Similar debates are already raging in at least four other states:
* In Washington state, the Harmful Material to Minors bill would create "adults only" sections in music stores, and keep minors out of concerts where "harmful recordings" were performed.
* In Louisiana, a $1,000 fine or six-month prison term could be handed down to violators of a proposed bill that would prohibit the sale or distribution of "lyrics harmful to minors," with a minor defined as an unmarried person under the age of 17.
* In New York, a bill proposed in March would prohibit the sale of music to minors with lyrics describing, advocating, or glamorizing suicide, sodomy, rape, incest, bestiality, sadomasochism, adultery, murder, violent racism, religious violence, morbid violence, or the illegal use of drugs or alcohol.

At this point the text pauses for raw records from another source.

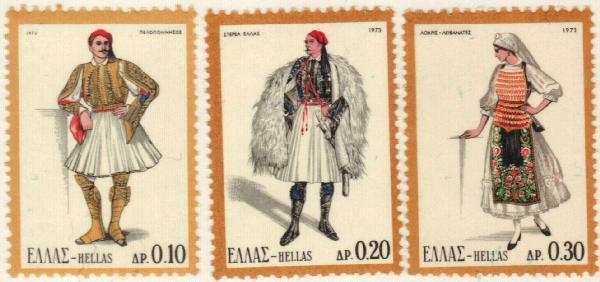 1973 Greece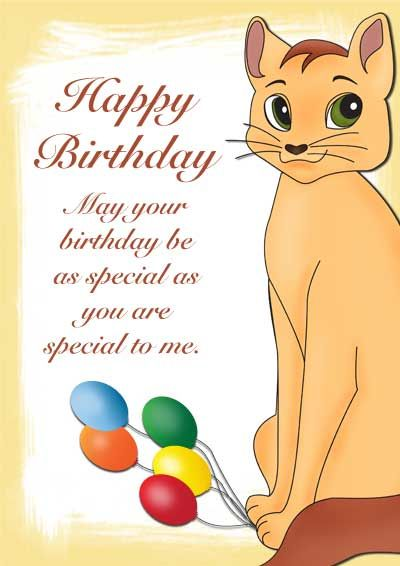Free Birthday Cards Free Printable Pet Birthday Cards – Free Birthday Photo Cards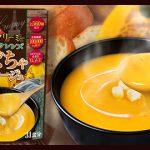 かぼちゃ濃厚ダイエットポタージュ 1,180円 送料無料 など【ポンパレ】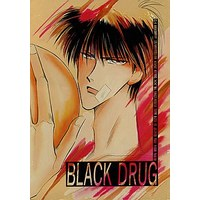 [Boys Love (Yaoi) : R18] Doujinshi - Novel - BLACK DRUG / Kreuz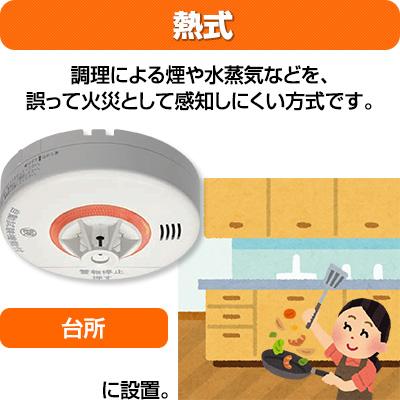 ニッタン 住宅用火災警報器 ねつタンちゃん10 熱式 CRH-1B 定温式 自動試験機能付 電池式 音声式 報知器 国家検定合格品 当店独自の10年保証付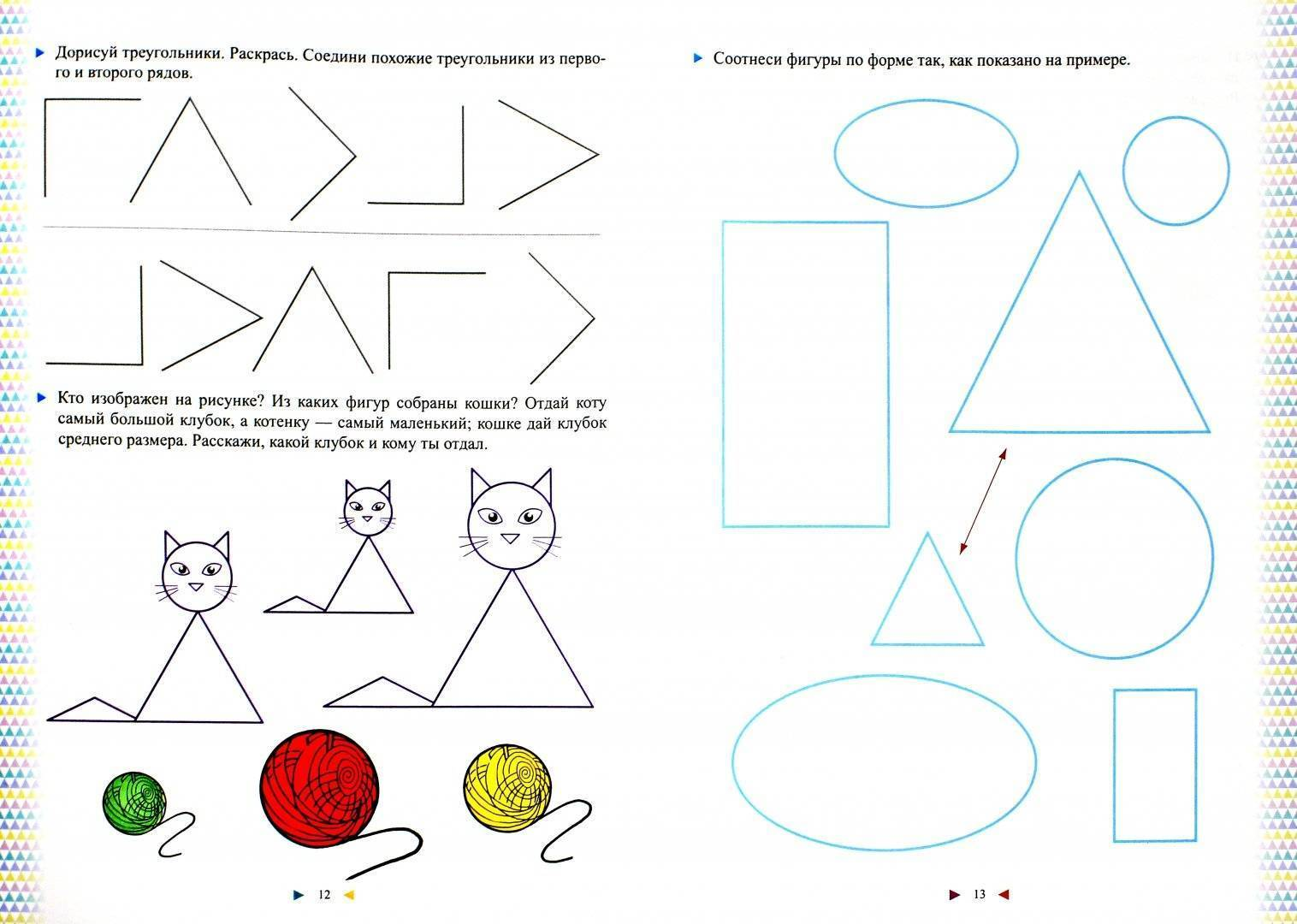 Учим геометрические фигуры с малышами от 1 года | скачать картинки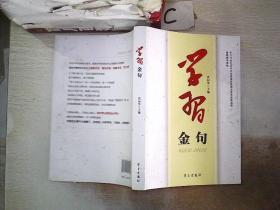 学习金句。,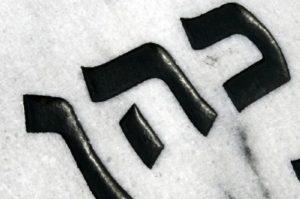 כיתוב על מצבות באמצעות חריטה על אבן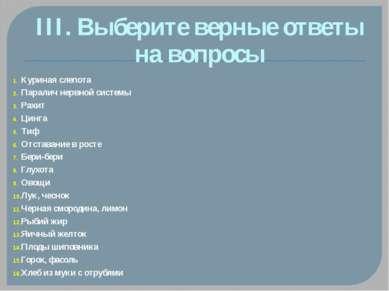 III. Выберите верные ответы на вопросы Куриная слепота Паралич нервной систем...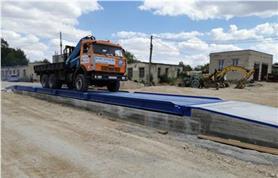 Автовесы 24 метра, 80000 кг на монолитном ЖБ фундаменте (ВАЛ-80-24)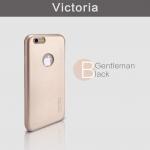 เคส iPhone 6 Plus ของ Nillkin Leather Victoria Case -สีทอง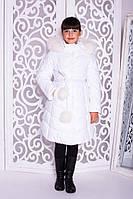 Зимнее пальто для девочки Шейла, белое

* And in New Mexico, a bill currently in the state House's Judiciary Committee would make it illegal to expose minors to violent or sexually explicit material through media including pictures, sculptures, film, and music.
Such laws would be a serious blow to First Amendment rights. But beyond the legal and constitutional problems are more difficult questions about racism, the social responsibility of the megamillion-dollar recording industry, and the ever-increasing violence that plagues America's city streets and the teenagers who hang out there.

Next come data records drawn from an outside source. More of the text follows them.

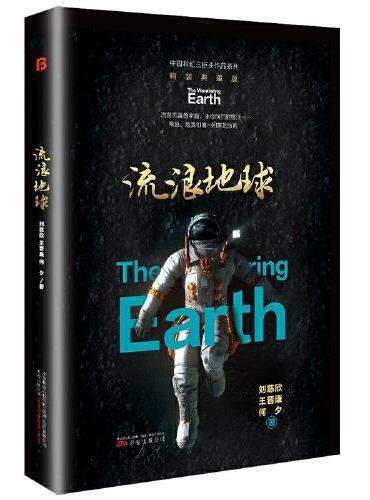 流浪地球+星际远征+变型战争+生存实验 精装典藏版(套装共4册)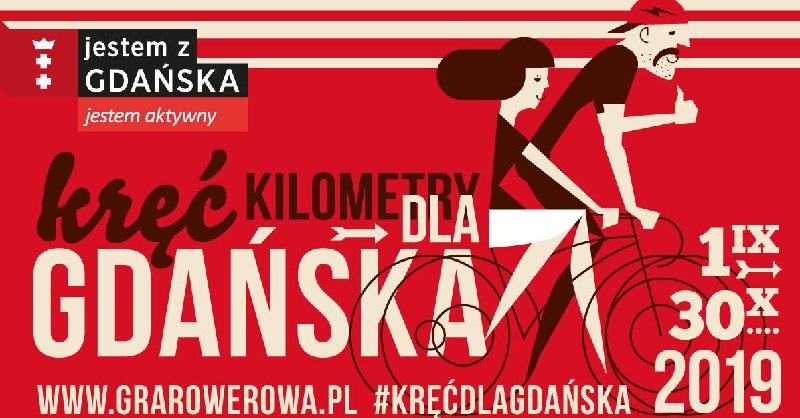 (Fot. gdansk.pl/ Dominik Paszliński)
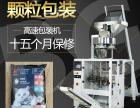 浙江枸杞包装机厂家-宝工机械-专业制造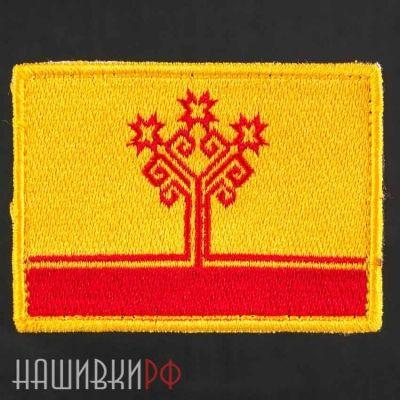 Нашивка флаг Чувашии
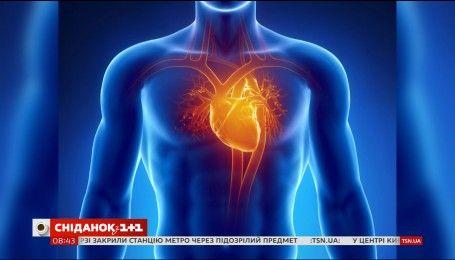 Які продукти найнебезпечніші для нашого серця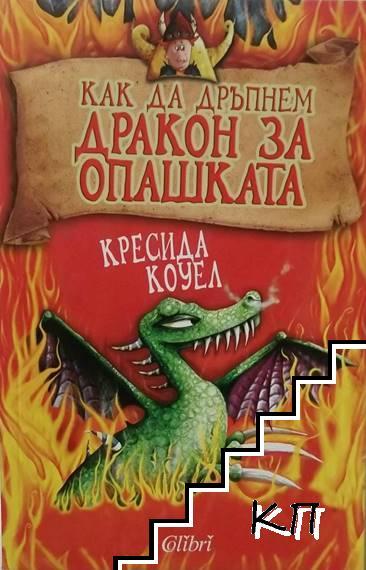 Как да дръпнем дракон за опашката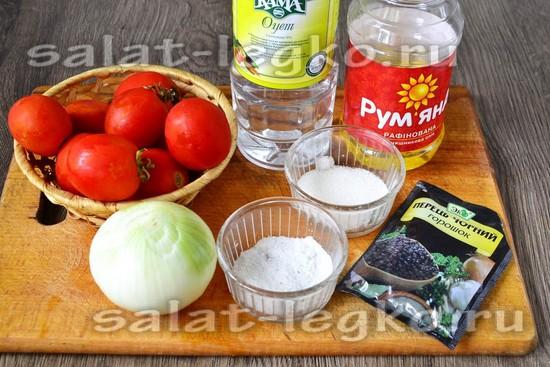 Ингредиенты для приготовления салата из помидоров на зиму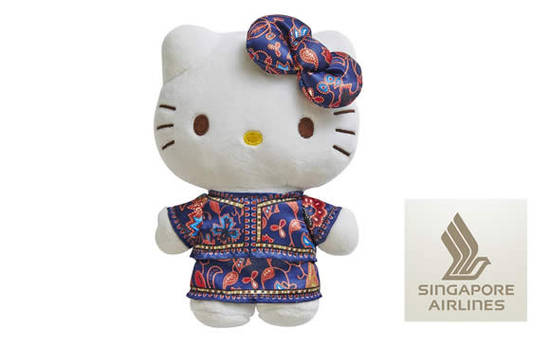 Hello Kitty Singapore 10 Jun 2016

Afloor vote on the Pennsylvania bill is expected sometime this fall in the state House of Representatives. It sailed through the Judiciary Committee 15-6 in February, and it can probably pass on the floor with the same margin of popularity.
The law, if passed, would create two new crimes in Pennsylvania. First, it would make it a crime for any store owner to knowingly sell a tape or compact disc with a parental warning label on it to anyone under 18 years old, unless the minor's parents were present. It would also make it a crime for a minor to misrepresent himself or herself as being 18 years old in order to buy music with a warning label. Anyone who sells the music to a minor would owe a $25 fine for the first offense and a $100 fine for each subsequent offense. Minors caught buying the music would be forced into 10 hours of community service.

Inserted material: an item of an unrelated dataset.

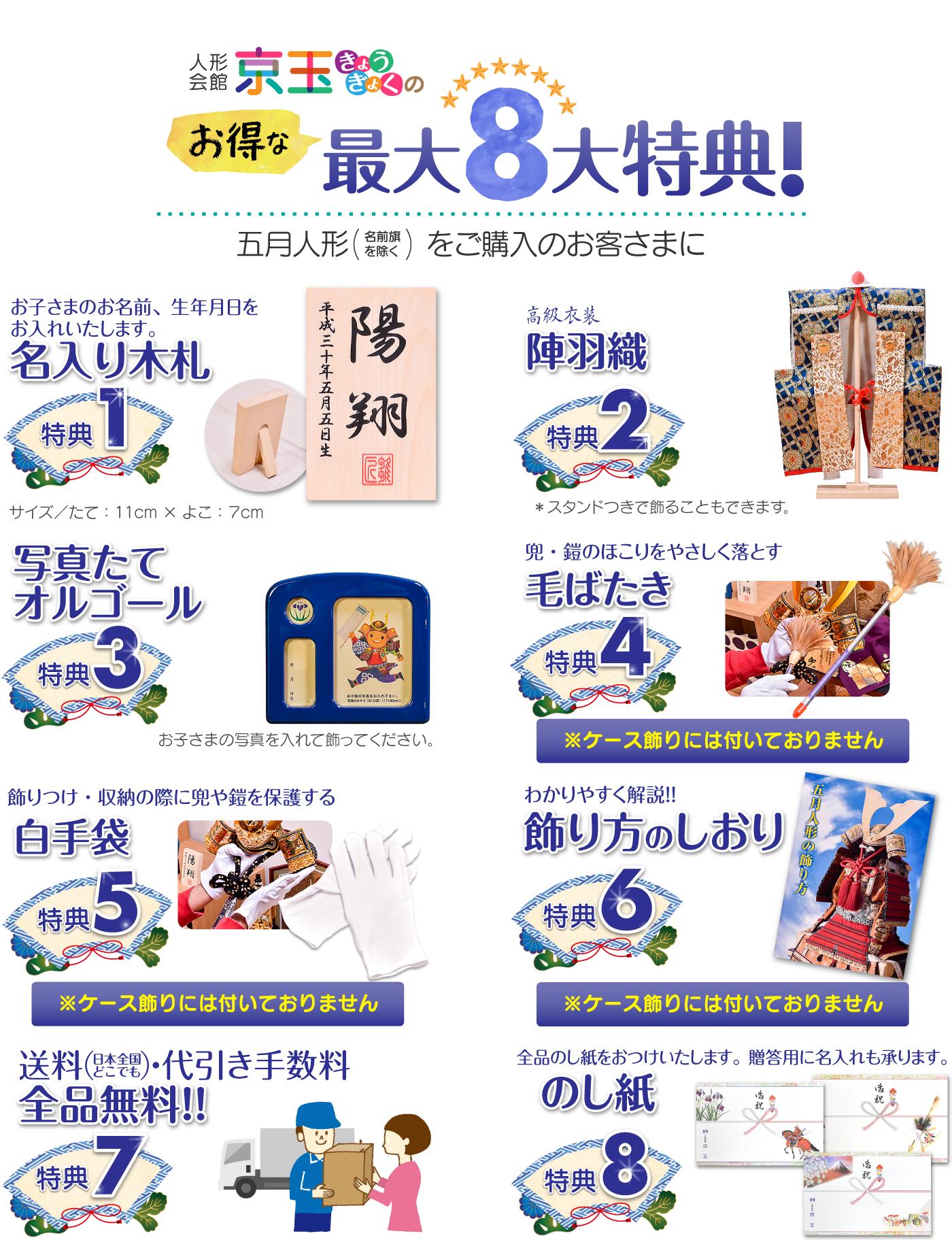 京玉の五月人形購入特典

Democratic state Rep. T.J. Rooney, the prime sponsor of the bill, says the measure would help curb "youth violence that is undoubtedly fueled by the type of irresponsible stuff they hear in these recordings....I'm not dumb enough or naive enough to believe if this bill passes it will solve all our problems. But it's got to be part of the larger discussion."
The discussion isn't just about whether any restriction of music sales is right. A larger question is: What music is being labelled, and who does the labeling?
"All the talk about this being unconstitutional is a bunch of crock," says Rooney. The Constitution safeguards the public against governmental powers. Since the state would have nothing to say about which recordings get slapped with a label, the state would not be acting as a censor, he says. "It just drives the record industry nuts because we're using their own standards," Rooney chuckles.